§ Task 1: Copy the Kerala High Court judgment word for word.
§ Task 2: Please rewrite the listing from the line with "At what distance is the point" to the line with "15891 millimetres", both ends included, giving only those lines and keeping every request unchanged. Scale each number in the answers, whether a distance or a coordinate, by 0.45, and round to whole numbers with halves rounded up.

§ Excerpt provided:

---

Citation : 2026 Latest Caselaw 86 Ker
Judgement Date : 7 January, 2026
2026:KER:583
IN THE HIGH COURT OF KERALA AT ERNAKULAM
PRESENT
THE HONOURABLE DR. JUSTICE A.K.JAYASANKARAN NAMBIAR
&
THE HONOURABLE MR.JUSTICE JOBIN SEBASTIAN
WEDNESDAY, THE 7TH DAY OF JANUARY 2026 / 17TH POUSHA, 1947
WP(CRL.) NO. 1760 OF 2025
PETITIONER:
SANILKUMAR S
AGED 48 YEARS
RESIDING AT SUKRUTHI NEAR CHERUMANNOOR TEMPLE,
KANJIRAMKUZHY, PERINAD P O, KOLLAM., PIN - 691601
BY ADVS.
SRI.C.R.JAYAKUMAR
SRI.NOBEL RAJU
SMT.SANDRA SREEKUMAR
RESPONDENTS:
1 STATE OF KERALA,
REPRESENTED BY THE ADDL. CHIEF SECRETARY (HOME),
GOVERNMENT OF KERALA, SECRETARIAT,
THIRUVANANTHAPURAM, PIN - 695001
2 DIRECTOR GENERAL OF POLICE,
KERALA, STATE POLICE HEAD QUARTERS,
VELLAYAMBALAM, THIRUVANANTHAPURAM, PIN - 695010
3 THE DISTRICTMAGISTRATE,
CIVIL STATION,COLLECTORATE, KOLLAM, PIN - 691013
4 DISTRICT POLICE CHIEF,
OFFICE OF THE DISTRICT POLICE CHIEF KOLLAM CITY,
KOLLAM, PIN - 691001
5 THE CITY POLICE COMMISSIONER,
KOLLAM CITY.KOLLAM DISTRICT, PIN - 691001
6 THE STATION HOUSE OFFICER,
SAKTHIKULANGARA POLICE STATION,
KOLLAM DISTRICT, PIN - 691003
W.P(Crl). No.1760 of 2025 :: 2 ::
2026:KER:583
7 THE SUPERINTENDENT,
WOMEN PRISON AND CORRECTIONAL HOME,
THIRUVANANTHAPURAM, PIN - 695023
BY ADVS.
SRI.K.A.ANAS, PUBLIC PROSECUTOR
THIS WRIT PETITION (CRIMINAL) HAVING BEEN FINALLY
HEARD ON 07.01.2026, THE COURT ON THE SAME DAY DELIVERED
THE FOLLOWING:
W.P(Crl). No.1760 of 2025 :: 3 ::
2026:KER:583
JUDGMENT
Jobin Sebastian, J.
This writ petition is directed against a detention order passed
under Section 3(1) of the Prevention of Illicit Traffic in Narcotic Drugs
and Psychotropic Substances (PITNDPS Act for brevity) against one
Anila Raveendran, D/o. Raveendran Pillai ('detenu' for the sake of
brevity). The said detention order stands confirmed by the Government,
vide order dated 22.10.2025, and the detenu has been ordered to be
detained for a period of one year with effect from the date of detention.

---

§ Data records:

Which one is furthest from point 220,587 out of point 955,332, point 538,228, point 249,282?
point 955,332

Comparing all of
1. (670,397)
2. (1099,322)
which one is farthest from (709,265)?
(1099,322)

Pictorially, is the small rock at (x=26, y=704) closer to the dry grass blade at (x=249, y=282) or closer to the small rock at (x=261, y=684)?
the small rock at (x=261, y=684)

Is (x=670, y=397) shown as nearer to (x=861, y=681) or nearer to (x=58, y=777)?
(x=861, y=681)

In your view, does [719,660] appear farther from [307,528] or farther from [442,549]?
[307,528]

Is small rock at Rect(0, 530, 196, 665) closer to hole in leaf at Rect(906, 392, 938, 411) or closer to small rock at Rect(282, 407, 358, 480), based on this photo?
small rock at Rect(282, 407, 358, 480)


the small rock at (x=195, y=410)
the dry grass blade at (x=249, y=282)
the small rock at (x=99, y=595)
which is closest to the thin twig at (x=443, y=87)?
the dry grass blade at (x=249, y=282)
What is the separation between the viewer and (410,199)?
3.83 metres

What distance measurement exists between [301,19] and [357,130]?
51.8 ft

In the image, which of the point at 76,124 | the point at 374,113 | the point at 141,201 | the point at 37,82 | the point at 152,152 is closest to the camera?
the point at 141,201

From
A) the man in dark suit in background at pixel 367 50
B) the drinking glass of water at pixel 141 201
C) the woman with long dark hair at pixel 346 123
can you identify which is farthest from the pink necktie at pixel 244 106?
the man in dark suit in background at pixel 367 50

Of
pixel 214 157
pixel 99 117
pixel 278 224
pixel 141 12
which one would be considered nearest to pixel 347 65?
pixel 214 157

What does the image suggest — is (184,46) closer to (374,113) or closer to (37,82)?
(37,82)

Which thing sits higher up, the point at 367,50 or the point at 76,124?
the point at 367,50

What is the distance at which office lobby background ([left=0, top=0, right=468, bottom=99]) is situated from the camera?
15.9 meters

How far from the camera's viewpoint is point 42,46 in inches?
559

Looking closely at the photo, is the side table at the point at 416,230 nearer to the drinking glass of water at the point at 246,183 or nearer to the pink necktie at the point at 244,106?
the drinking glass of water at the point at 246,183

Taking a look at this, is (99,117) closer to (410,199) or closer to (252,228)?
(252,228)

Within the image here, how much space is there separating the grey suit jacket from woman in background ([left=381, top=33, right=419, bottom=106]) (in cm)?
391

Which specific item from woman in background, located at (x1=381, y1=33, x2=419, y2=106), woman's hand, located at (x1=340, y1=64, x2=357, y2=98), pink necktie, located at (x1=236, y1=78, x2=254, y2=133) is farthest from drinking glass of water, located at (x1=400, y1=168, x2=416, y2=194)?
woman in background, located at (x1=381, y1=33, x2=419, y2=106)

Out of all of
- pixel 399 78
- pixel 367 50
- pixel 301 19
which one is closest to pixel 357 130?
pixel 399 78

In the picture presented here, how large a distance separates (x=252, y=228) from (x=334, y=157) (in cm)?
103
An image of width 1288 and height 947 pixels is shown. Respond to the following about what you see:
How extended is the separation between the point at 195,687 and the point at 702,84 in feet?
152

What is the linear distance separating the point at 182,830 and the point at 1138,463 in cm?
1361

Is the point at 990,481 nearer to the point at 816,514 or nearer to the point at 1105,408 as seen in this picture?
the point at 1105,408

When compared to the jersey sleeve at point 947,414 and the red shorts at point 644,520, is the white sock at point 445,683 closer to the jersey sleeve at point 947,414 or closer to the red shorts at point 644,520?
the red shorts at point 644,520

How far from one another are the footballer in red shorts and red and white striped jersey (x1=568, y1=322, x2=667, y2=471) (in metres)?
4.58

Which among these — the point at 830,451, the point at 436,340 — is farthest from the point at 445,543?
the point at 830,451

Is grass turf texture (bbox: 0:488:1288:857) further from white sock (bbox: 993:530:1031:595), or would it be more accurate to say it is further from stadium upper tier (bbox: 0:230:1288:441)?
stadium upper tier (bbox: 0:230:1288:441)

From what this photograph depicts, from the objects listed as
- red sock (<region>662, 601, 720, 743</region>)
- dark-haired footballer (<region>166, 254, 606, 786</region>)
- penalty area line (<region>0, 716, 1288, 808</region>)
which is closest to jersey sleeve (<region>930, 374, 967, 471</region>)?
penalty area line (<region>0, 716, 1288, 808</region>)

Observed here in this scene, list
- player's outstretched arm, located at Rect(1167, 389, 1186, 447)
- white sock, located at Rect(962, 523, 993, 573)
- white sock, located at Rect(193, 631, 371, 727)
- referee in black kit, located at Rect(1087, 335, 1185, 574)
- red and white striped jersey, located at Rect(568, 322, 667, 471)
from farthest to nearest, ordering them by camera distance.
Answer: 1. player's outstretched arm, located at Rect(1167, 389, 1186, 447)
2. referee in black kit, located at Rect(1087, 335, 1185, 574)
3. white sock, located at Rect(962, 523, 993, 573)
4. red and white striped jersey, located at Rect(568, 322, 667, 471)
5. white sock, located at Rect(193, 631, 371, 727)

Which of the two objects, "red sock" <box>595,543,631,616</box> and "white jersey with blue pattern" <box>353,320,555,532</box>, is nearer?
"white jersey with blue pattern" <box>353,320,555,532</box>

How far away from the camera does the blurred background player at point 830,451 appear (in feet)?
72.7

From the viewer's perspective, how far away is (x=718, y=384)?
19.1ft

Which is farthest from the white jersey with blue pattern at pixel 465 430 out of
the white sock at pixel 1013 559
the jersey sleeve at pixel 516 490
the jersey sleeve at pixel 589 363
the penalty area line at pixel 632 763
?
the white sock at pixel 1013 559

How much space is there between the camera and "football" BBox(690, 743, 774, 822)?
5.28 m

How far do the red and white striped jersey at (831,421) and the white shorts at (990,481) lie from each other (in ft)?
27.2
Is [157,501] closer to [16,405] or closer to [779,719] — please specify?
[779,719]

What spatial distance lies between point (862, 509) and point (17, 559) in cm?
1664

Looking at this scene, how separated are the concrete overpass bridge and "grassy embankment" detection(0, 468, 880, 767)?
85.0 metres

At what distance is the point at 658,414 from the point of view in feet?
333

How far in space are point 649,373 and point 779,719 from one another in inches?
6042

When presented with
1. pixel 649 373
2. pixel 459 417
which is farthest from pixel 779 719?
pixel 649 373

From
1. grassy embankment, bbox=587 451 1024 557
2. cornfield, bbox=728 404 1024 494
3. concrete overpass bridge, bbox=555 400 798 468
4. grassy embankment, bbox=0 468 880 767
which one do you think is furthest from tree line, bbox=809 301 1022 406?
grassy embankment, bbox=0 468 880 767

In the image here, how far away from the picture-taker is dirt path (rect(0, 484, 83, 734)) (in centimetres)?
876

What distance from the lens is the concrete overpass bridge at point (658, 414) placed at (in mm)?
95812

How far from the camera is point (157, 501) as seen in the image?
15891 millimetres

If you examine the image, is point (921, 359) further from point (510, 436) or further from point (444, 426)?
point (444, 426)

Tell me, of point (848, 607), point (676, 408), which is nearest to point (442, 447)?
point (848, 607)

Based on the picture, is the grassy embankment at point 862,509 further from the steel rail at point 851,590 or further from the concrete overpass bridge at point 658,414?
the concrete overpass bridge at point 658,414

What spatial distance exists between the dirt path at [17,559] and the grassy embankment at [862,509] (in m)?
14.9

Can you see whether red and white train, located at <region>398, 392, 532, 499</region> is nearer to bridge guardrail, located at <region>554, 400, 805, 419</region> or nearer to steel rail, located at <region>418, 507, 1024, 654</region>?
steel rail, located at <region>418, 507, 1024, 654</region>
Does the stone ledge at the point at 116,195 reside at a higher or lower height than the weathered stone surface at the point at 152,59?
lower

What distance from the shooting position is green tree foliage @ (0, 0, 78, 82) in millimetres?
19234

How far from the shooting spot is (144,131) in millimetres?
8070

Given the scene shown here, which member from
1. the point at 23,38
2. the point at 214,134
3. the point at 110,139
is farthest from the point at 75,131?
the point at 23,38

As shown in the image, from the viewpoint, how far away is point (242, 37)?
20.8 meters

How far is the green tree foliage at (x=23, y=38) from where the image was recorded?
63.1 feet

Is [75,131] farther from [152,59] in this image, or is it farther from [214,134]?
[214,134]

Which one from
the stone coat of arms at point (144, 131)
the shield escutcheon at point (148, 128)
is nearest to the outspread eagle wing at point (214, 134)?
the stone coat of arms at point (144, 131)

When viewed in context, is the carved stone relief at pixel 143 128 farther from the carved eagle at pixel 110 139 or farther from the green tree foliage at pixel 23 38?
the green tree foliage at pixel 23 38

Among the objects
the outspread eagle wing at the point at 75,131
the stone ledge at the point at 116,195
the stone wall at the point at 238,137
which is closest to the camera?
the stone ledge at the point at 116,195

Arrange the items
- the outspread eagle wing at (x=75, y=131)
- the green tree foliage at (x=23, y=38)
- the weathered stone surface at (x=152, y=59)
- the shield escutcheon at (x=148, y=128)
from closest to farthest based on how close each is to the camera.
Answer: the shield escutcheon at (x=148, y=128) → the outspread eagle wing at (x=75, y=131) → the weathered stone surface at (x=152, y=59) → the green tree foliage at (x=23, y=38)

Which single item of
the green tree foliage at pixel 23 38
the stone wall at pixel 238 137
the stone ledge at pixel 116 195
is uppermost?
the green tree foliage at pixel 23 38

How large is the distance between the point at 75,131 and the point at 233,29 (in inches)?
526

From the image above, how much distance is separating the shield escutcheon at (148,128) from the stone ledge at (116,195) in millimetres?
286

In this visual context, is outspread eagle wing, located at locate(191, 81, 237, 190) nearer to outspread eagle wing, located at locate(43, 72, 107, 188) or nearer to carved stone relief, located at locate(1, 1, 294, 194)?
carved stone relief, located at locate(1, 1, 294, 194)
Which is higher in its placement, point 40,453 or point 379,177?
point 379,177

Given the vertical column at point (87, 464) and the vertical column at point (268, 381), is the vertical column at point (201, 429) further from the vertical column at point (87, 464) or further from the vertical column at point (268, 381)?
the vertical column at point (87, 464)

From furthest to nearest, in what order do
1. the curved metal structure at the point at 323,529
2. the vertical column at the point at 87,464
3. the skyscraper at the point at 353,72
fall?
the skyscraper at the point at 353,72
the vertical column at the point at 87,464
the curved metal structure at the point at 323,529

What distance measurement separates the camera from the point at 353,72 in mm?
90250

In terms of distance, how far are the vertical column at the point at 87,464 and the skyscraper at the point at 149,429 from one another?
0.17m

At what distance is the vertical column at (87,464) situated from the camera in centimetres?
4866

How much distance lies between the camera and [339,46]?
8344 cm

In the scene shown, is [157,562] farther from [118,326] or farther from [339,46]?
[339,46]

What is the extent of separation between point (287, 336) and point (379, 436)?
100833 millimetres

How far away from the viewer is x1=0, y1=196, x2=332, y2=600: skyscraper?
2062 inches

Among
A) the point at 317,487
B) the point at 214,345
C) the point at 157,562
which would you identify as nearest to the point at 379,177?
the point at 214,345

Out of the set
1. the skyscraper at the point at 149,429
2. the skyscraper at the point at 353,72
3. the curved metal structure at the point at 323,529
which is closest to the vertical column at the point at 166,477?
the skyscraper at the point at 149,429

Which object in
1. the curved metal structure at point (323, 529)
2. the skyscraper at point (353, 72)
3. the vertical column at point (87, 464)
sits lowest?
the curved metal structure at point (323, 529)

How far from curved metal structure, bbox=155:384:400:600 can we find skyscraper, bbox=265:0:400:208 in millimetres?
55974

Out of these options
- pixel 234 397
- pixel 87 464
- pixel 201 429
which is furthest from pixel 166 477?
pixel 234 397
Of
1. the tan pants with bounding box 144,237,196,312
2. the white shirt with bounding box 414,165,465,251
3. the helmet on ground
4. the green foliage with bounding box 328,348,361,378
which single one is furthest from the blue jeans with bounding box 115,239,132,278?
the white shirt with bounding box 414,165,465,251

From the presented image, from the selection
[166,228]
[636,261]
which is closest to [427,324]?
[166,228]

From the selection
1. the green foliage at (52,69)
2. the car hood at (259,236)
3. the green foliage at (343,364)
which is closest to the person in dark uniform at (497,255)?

---

§ Full answer 1:
Citation : 2026 Latest Caselaw 86 Ker
Judgement Date : 7 January, 2026
2026:KER:583
IN THE HIGH COURT OF KERALA AT ERNAKULAM
PRESENT
THE HONOURABLE DR. JUSTICE A.K.JAYASANKARAN NAMBIAR
&
THE HONOURABLE MR.JUSTICE JOBIN SEBASTIAN
WEDNESDAY, THE 7TH DAY OF JANUARY 2026 / 17TH POUSHA, 1947
WP(CRL.) NO. 1760 OF 2025
PETITIONER:
SANILKUMAR S
AGED 48 YEARS
RESIDING AT SUKRUTHI NEAR CHERUMANNOOR TEMPLE,
KANJIRAMKUZHY, PERINAD P O, KOLLAM., PIN - 691601
BY ADVS.
SRI.C.R.JAYAKUMAR
SRI.NOBEL RAJU
SMT.SANDRA SREEKUMAR
RESPONDENTS:
1 STATE OF KERALA,
REPRESENTED BY THE ADDL. CHIEF SECRETARY (HOME),
GOVERNMENT OF KERALA, SECRETARIAT,
THIRUVANANTHAPURAM, PIN - 695001
2 DIRECTOR GENERAL OF POLICE,
KERALA, STATE POLICE HEAD QUARTERS,
VELLAYAMBALAM, THIRUVANANTHAPURAM, PIN - 695010
3 THE DISTRICTMAGISTRATE,
CIVIL STATION,COLLECTORATE, KOLLAM, PIN - 691013
4 DISTRICT POLICE CHIEF,
OFFICE OF THE DISTRICT POLICE CHIEF KOLLAM CITY,
KOLLAM, PIN - 691001
5 THE CITY POLICE COMMISSIONER,
KOLLAM CITY.KOLLAM DISTRICT, PIN - 691001
6 THE STATION HOUSE OFFICER,
SAKTHIKULANGARA POLICE STATION,
KOLLAM DISTRICT, PIN - 691003
W.P(Crl). No.1760 of 2025 :: 2 ::
2026:KER:583
7 THE SUPERINTENDENT,
WOMEN PRISON AND CORRECTIONAL HOME,
THIRUVANANTHAPURAM, PIN - 695023
BY ADVS.
SRI.K.A.ANAS, PUBLIC PROSECUTOR
THIS WRIT PETITION (CRIMINAL) HAVING BEEN FINALLY
HEARD ON 07.01.2026, THE COURT ON THE SAME DAY DELIVERED
THE FOLLOWING:
W.P(Crl). No.1760 of 2025 :: 3 ::
2026:KER:583
JUDGMENT
Jobin Sebastian, J.
This writ petition is directed against a detention order passed
under Section 3(1) of the Prevention of Illicit Traffic in Narcotic Drugs
and Psychotropic Substances (PITNDPS Act for brevity) against one
Anila Raveendran, D/o. Raveendran Pillai ('detenu' for the sake of
brevity). The said detention order stands confirmed by the Government,
vide order dated 22.10.2025, and the detenu has been ordered to be
detained for a period of one year with effect from the date of detention.

§ Full answer 2:
At what distance is the point at 658,414 from the point of view in feet?
150

How far in space are point 649,373 and point 779,719 from one another in inches?
2719

When presented with
1. pixel 649 373
2. pixel 459 417
which is farthest from pixel 779 719?
pixel 292 168

From
1. grassy embankment, bbox=587 451 1024 557
2. cornfield, bbox=728 404 1024 494
3. concrete overpass bridge, bbox=555 400 798 468
4. grassy embankment, bbox=0 468 880 767
which one do you think is furthest from tree line, bbox=809 301 1022 406?
grassy embankment, bbox=0 211 396 345

In the image here, how far away from the picture-taker is dirt path (rect(0, 484, 83, 734)) (in centimetres)?
394

What distance from the lens is the concrete overpass bridge at point (658, 414) placed at (in mm)?
43115

How far from the camera is point (157, 501) as seen in the image?
7151 millimetres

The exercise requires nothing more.